Questions on scene geometry:
_ _ _

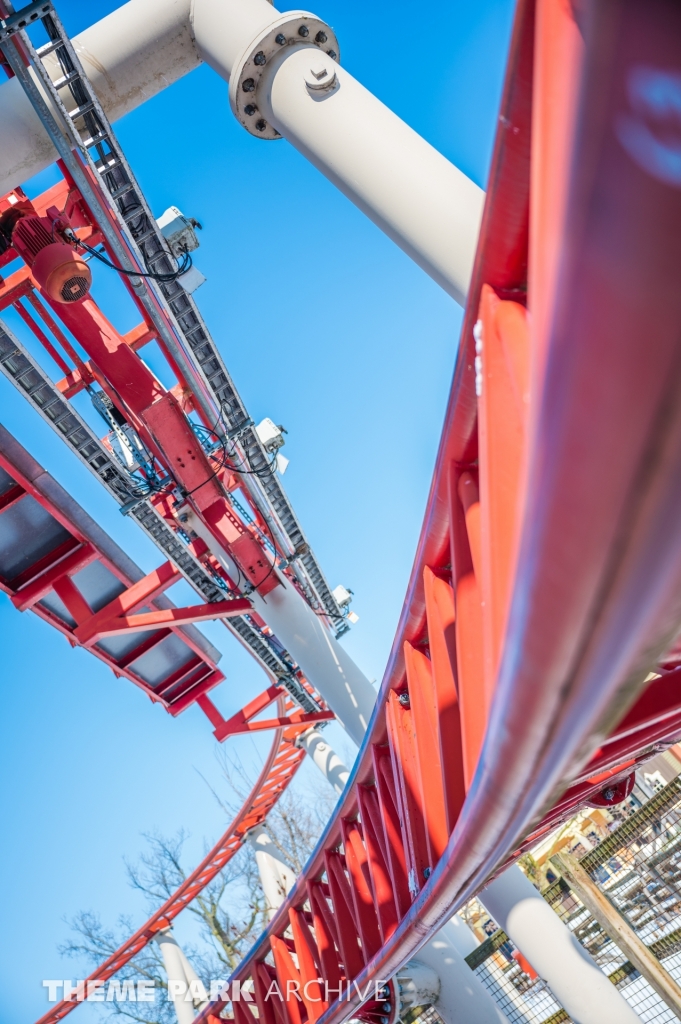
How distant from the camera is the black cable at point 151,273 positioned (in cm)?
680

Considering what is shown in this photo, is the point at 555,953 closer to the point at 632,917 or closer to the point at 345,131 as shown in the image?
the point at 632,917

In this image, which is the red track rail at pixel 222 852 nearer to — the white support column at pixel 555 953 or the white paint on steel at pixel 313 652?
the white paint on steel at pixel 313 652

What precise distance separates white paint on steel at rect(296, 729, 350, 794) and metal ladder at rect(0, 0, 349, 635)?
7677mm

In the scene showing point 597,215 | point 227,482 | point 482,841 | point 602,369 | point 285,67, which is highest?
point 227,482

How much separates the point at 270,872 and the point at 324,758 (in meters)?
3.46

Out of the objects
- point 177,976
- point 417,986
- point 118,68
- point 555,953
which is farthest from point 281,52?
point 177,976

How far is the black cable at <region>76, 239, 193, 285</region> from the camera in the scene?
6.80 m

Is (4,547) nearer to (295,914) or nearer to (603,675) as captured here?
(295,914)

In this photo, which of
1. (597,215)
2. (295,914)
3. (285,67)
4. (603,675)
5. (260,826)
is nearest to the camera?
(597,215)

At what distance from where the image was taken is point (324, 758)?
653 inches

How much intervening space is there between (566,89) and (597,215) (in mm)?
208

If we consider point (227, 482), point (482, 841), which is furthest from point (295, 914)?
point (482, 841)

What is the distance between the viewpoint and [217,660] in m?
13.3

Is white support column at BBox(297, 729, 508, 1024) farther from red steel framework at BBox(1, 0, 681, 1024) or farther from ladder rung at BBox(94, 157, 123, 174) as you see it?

_ _ _

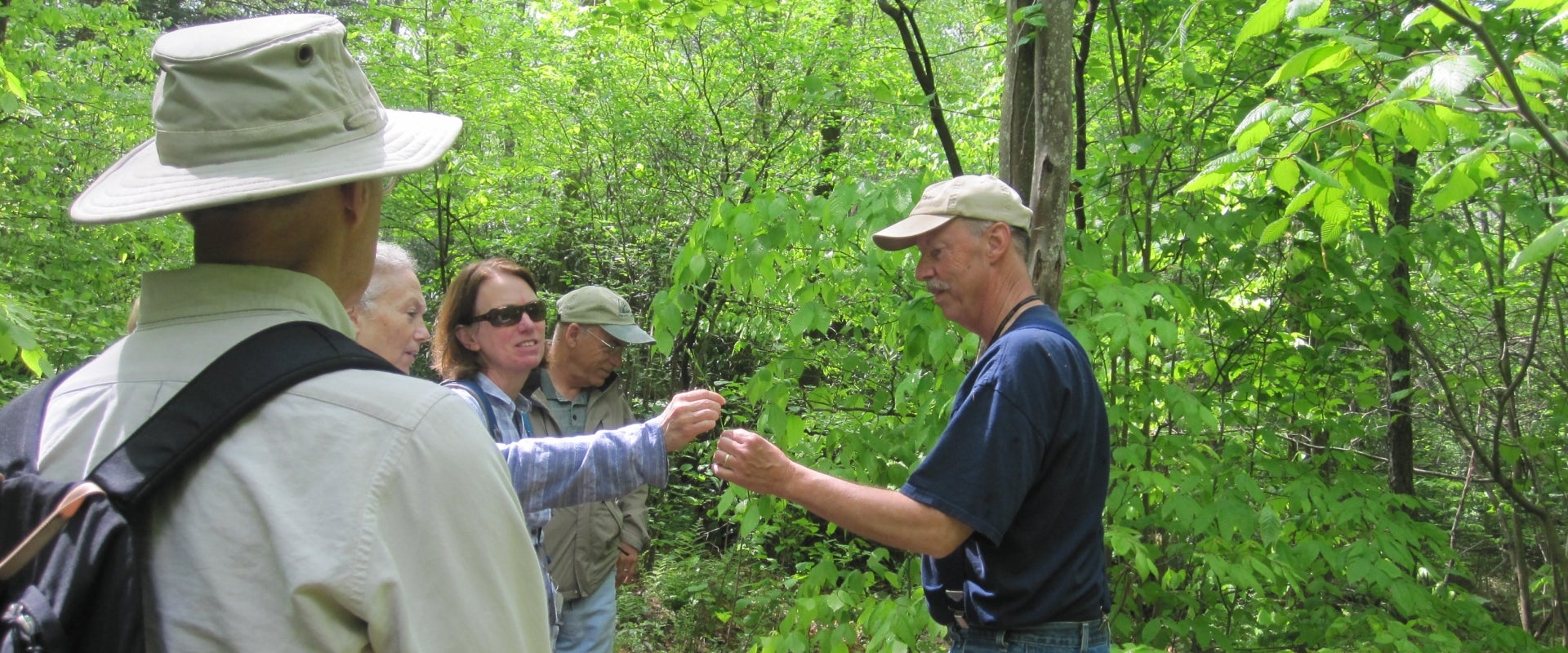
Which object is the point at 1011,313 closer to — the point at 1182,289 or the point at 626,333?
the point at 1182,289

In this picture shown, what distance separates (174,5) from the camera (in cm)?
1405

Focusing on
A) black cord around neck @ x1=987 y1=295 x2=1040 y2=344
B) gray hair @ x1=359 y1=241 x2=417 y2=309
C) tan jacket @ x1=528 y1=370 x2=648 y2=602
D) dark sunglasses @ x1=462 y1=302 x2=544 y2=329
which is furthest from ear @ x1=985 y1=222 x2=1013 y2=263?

_ _ _

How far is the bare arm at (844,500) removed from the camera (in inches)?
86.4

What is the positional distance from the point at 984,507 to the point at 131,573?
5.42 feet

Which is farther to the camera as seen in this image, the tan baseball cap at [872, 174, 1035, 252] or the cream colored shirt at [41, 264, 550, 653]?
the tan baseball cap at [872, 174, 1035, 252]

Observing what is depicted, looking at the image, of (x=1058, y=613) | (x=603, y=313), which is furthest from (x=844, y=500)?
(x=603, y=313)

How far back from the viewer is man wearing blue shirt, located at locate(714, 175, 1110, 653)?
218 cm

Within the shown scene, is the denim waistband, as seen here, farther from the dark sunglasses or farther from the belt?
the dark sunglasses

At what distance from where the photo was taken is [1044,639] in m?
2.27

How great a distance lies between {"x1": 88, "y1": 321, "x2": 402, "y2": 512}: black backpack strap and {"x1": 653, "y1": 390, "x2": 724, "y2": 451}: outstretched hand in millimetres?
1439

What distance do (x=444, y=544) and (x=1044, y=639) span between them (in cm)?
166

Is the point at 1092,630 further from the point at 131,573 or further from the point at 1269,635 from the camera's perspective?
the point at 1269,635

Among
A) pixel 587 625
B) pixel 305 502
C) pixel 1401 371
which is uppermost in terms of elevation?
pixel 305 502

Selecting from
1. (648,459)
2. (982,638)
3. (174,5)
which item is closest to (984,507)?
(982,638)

_ _ _

WHAT YOU HAVE TO DO: Please pull out each line in the items above that contains the word "shown", and copy every such line in full.

COMPLETE RESPONSE:
Considering what is shown in this photo, is the point at 555,953 closer to the point at 632,917 or closer to the point at 345,131 as shown in the image?
In this picture shown, what distance separates (174,5) from the camera (in cm)?
Within the shown scene, is the denim waistband, as seen here, farther from the dark sunglasses or farther from the belt?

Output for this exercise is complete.